───── DATA ─────

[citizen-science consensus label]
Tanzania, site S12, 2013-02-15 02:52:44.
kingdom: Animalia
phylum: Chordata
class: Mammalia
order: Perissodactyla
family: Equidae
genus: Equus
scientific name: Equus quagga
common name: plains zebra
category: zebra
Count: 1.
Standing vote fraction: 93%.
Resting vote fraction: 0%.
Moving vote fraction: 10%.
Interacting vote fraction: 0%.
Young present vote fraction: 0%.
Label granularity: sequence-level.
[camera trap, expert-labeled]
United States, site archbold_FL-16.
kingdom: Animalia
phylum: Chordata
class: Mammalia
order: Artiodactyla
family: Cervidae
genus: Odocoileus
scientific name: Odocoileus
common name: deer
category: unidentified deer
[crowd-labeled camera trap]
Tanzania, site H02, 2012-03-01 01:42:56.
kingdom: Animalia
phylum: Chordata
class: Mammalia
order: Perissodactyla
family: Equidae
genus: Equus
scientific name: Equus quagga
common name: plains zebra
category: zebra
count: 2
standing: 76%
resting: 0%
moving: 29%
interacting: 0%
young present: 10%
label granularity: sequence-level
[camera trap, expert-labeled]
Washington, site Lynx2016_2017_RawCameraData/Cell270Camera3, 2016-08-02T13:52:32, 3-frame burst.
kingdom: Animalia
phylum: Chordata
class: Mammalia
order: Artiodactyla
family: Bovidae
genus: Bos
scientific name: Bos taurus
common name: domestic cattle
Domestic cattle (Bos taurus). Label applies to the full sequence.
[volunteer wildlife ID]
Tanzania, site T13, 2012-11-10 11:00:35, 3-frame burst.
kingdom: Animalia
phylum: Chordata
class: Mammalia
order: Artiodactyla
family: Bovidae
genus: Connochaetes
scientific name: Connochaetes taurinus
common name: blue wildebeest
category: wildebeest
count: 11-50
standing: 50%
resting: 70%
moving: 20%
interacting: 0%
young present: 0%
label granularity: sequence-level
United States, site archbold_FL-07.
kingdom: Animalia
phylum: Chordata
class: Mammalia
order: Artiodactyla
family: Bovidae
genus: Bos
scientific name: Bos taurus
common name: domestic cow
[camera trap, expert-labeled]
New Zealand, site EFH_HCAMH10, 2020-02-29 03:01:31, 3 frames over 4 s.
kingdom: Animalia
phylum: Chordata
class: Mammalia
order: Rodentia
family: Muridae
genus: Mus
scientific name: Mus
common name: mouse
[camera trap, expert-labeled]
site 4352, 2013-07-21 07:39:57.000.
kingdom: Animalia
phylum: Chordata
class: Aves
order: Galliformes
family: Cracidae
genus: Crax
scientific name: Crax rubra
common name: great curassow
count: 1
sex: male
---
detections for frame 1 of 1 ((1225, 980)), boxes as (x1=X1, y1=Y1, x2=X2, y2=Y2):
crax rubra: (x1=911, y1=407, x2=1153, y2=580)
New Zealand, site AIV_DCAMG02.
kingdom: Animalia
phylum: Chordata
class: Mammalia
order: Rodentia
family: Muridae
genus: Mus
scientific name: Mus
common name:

─────

Nothing but an exact repetition of the entries is expected here.

[citizen-science consensus label]
Tanzania, site S12, 2013-02-15 02:52:44.
kingdom: Animalia
phylum: Chordata
class: Mammalia
order: Perissodactyla
family: Equidae
genus: Equus
scientific name: Equus quagga
common name: plains zebra
category: zebra
Count: 1.
Standing vote fraction: 93%.
Resting vote fraction: 0%.
Moving vote fraction: 10%.
Interacting vote fraction: 0%.
Young present vote fraction: 0%.
Label granularity: sequence-level.
[camera trap, expert-labeled]
United States, site archbold_FL-16.
kingdom: Animalia
phylum: Chordata
class: Mammalia
order: Artiodactyla
family: Cervidae
genus: Odocoileus
scientific name: Odocoileus
common name: deer
category: unidentified deer
[crowd-labeled camera trap]
Tanzania, site H02, 2012-03-01 01:42:56.
kingdom: Animalia
phylum: Chordata
class: Mammalia
order: Perissodactyla
family: Equidae
genus: Equus
scientific name: Equus quagga
common name: plains zebra
category: zebra
count: 2
standing: 76%
resting: 0%
moving: 29%
interacting: 0%
young present: 10%
label granularity: sequence-level
[camera trap, expert-labeled]
Washington, site Lynx2016_2017_RawCameraData/Cell270Camera3, 2016-08-02T13:52:32, 3-frame burst.
kingdom: Animalia
phylum: Chordata
class: Mammalia
order: Artiodactyla
family: Bovidae
genus: Bos
scientific name: Bos taurus
common name: domestic cattle
Domestic cattle (Bos taurus). Label applies to the full sequence.
[volunteer wildlife ID]
Tanzania, site T13, 2012-11-10 11:00:35, 3-frame burst.
kingdom: Animalia
phylum: Chordata
class: Mammalia
order: Artiodactyla
family: Bovidae
genus: Connochaetes
scientific name: Connochaetes taurinus
common name: blue wildebeest
category: wildebeest
count: 11-50
standing: 50%
resting: 70%
moving: 20%
interacting: 0%
young present: 0%
label granularity: sequence-level
United States, site archbold_FL-07.
kingdom: Animalia
phylum: Chordata
class: Mammalia
order: Artiodactyla
family: Bovidae
genus: Bos
scientific name: Bos taurus
common name: domestic cow
[camera trap, expert-labeled]
New Zealand, site EFH_HCAMH10, 2020-02-29 03:01:31, 3 frames over 4 s.
kingdom: Animalia
phylum: Chordata
class: Mammalia
order: Rodentia
family: Muridae
genus: Mus
scientific name: Mus
common name: mouse
[camera trap, expert-labeled]
site 4352, 2013-07-21 07:39:57.000.
kingdom: Animalia
phylum: Chordata
class: Aves
order: Galliformes
family: Cracidae
genus: Crax
scientific name: Crax rubra
common name: great curassow
count: 1
sex: male
---
detections for frame 1 of 1 ((1225, 980)), boxes as (x1=X1, y1=Y1, x2=X2, y2=Y2):
crax rubra: (x1=911, y1=407, x2=1153, y2=580)
New Zealand, site AIV_DCAMG02.
kingdom: Animalia
phylum: Chordata
class: Mammalia
order: Rodentia
family: Muridae
genus: Mus
scientific name: Mus
common name:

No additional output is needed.